CMS Proposes 9% Cut to Medicare Therapy Rates, Threatening PT, OT, Speech Services in Nursing Homes

The federal government is proposing a range of reductions to Medicare reimbursement for various Part B therapy services as part of its Medicare Physician Fee Schedule for the calendar year 2021, including physical, occupational and speech-language services in skilled nursing facilities.

The fee schedule was announced by the Centers for Medicare & Medicaid Services (CMS) as part of a proposal to permanently extend some telehealth waivers.

The formal announcement came on Monday, in conjunction with an executive order from President Trump requiring the Department of Health and Human Services to review all the telehealth waivers implemented as part of the COVID-19 public health emergency.


Under the proposed fee schedule, Medicare Part B reimbursement for physical therapy (PT) and occupational therapy (OT) would see an overall reduction of 9%, and though it’s not clear where speech would fall under the changes, it’s concerning for therapists already grappling with the pandemic, according to Cynthia Morton, executive vice president for the National Association for the Support of Long-Term Care (NASL).

This will affect therapists providing services for patients in skilled nursing facilities who have finished their Medicare Part A coverage and have their services covered by Medicare Part B, while either private pay or Medicaid covers room and board.

“CMS … as far as we can tell, hasn’t really taken into account that nursing facilities bill the majority of PT and OT and speech therapy codes,” Morton told Skilled Nursing News on Tuesday. “Of all the settings that bill Part B therapy, nursing facilities bill the most.”


According to Morton, the 9% cut is actually an increase over an earlier estimate where the cut came in at 8%. The cut to Part B therapy rates stems from the need to keep the Physician Fee Schedule budget-neutral, meaning that CMS can only spend a certain amount on services paid under the schedule per year.

The agency proposed the cuts to offset increases to payments for primary care physicians, according to a release from the American Physical Therapy Association (APTA), the American Occupational Therapy Association (AOTA), and the American Speech-Language-Hearing Association (ASHA).

The three groups said they “strongly oppose” the cuts, which are slated to take effect on January 1, 2021, and called on Congress and CMS to implement the increases to primary care in a way that does not reduce payments for other providers.

“Physical therapy providers, occupational therapy providers, speech-language pathologists, and audiologists are facing between a 7% and 9% cut to Medicare payment, despite ongoing advocacy with Congress, the Department of Health and Human Services, CMS, and the Office of Management and Budget,” the groups said.

In its own release, ASHA noted that speech-language pathologists face a 9% cut, “which would translate into significant reductions in therapy services for a range of communication, cognition, and swallowing problems common in seniors.”

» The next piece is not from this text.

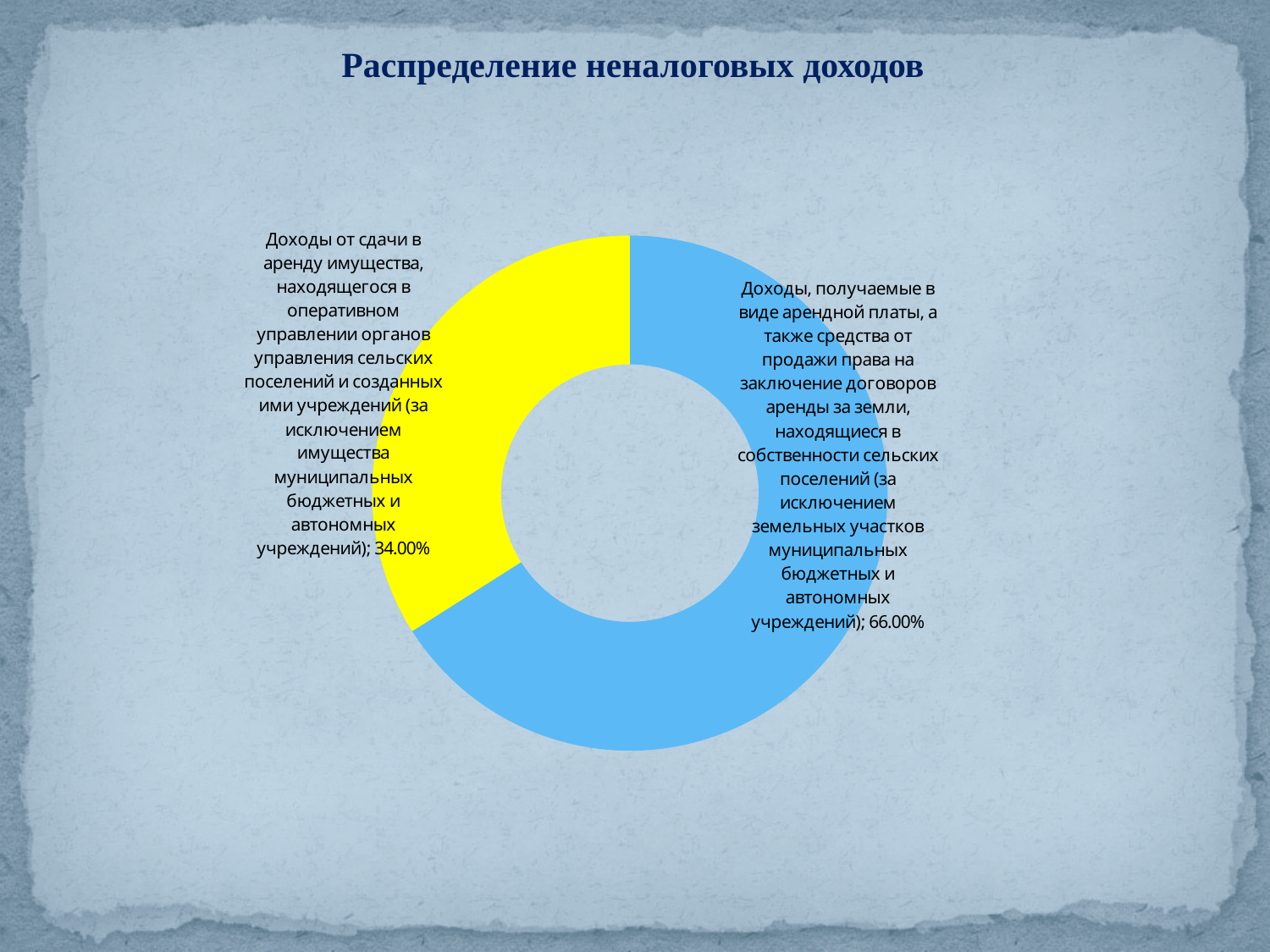
How many slices does the chart have? 2 What share of non-tax income comes from rent payments and sale of rights to conclude lease agreements for land owned by rural settlements (Доходы, получаемые в виде арендной платы...)? 66.00% What is the title of the chart? Распределение неналоговых доходов Which category has the largest share of non-tax income? Доходы, получаемые в виде арендной платы, а также средства от продажи права на заключение договоров аренды за земли What colour is the slice representing 34.00%? Yellow Which category has the smallest share of non-tax income? Доходы от сдачи в аренду имущества, находящегося в оперативном управлении What share of non-tax income comes from leasing property in the operational management of rural settlement bodies and their institutions (Доходы от сдачи в аренду имущества...)? 34.00% What is the total of the two slices shown in the chart? 100.00% By how many percentage points does the share for land rent income (66.00%) exceed the share for property lease income (34.00%)? 32.00% What kind of chart is shown on the slide? Doughnut (pie) chart Which is larger: the share for land rent income or the share for property lease income? Land rent income (Доходы, получаемые в виде арендной платы) What is the share of the blue slice in the chart? 66.00%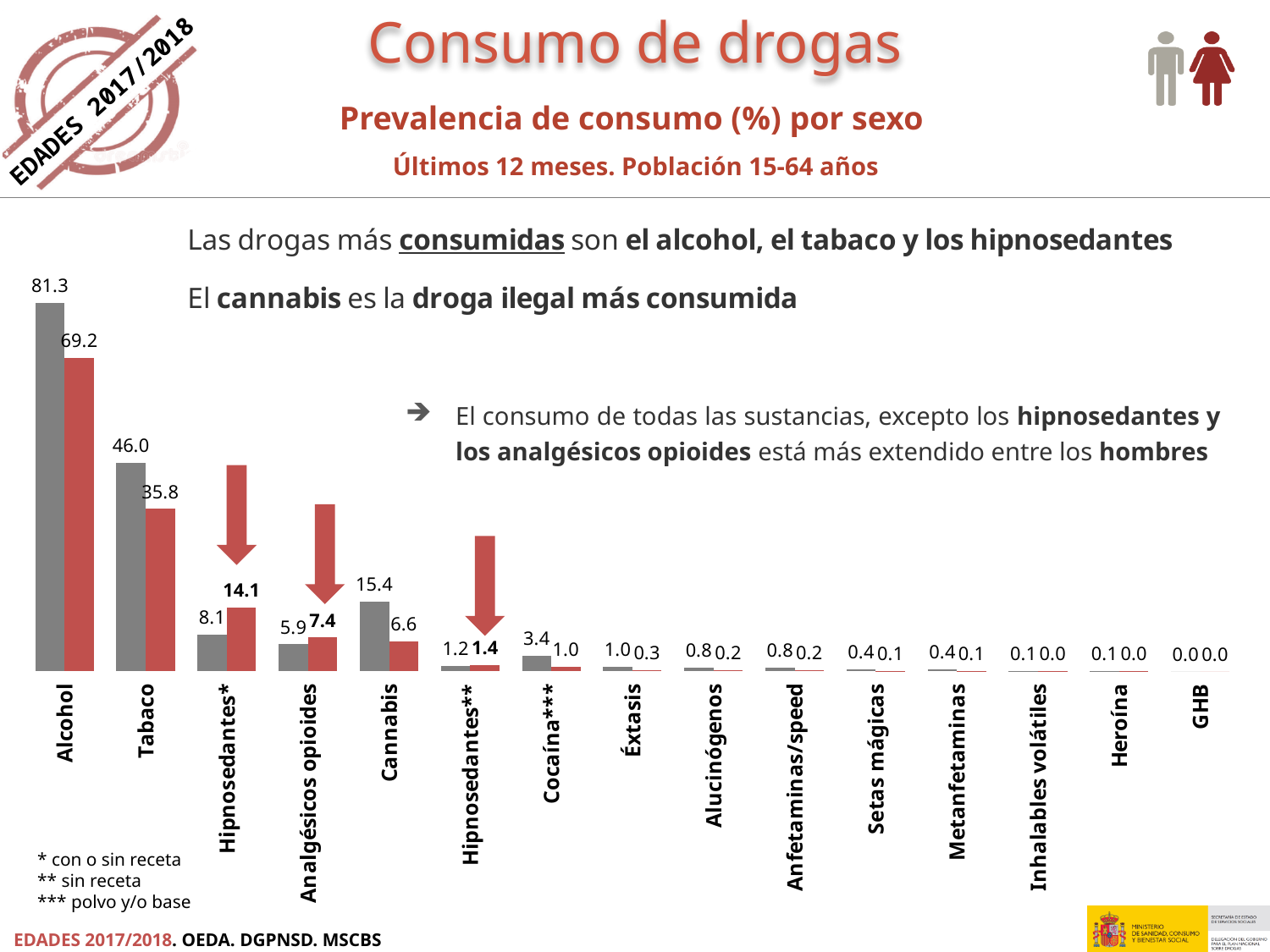
For Hipnosedantes*, which bar is larger, the grey or the red? red What is the difference between the red and grey bars for Analgésicos opioides? 1.5 How many categories are shown on the x axis of the chart? 15 Which category has the lowest red bar value among Cannabis, Cocaína*** and Éxtasis? Éxtasis What kind of chart is shown on the slide? bar chart What is the value of the red bar for Hipnosedantes*? 14.1 What is the value of the red bar for Tabaco? 35.8 What is the difference between the grey and red bars for Alcohol? 12.1 What is the value of the grey bar for Cannabis? 15.4 What is the value of the grey bar for Alcohol? 81.3 Which category has the highest grey bar? Alcohol For Cocaína***, which bar is larger, the grey or the red? grey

There were some upsides for therapists within the proposal: If finalized, maintenance therapy can be provided by therapy assistants, Morton noted, a move that would making permanent a pandemic-era waiver. CMS is asking for comment on whether some of the therapy codes that could be provided through telehealth during the public health emergency should continue to be allowed through that method for the rest of the year.

The NASL has asked for a postponement of the cuts, Morton said, as the SNF sector cannot sustain the cuts to therapy that the proposed reduction would entail.

“Right now, we’re struggling to find therapists,” she said. “We want to keep people safe. We’ve been trying to, in many instances, utilize telehealth in order to keep the avenue of access open to patients, to keep services flowing to get them better. This cut is going to make that very, very difficult.”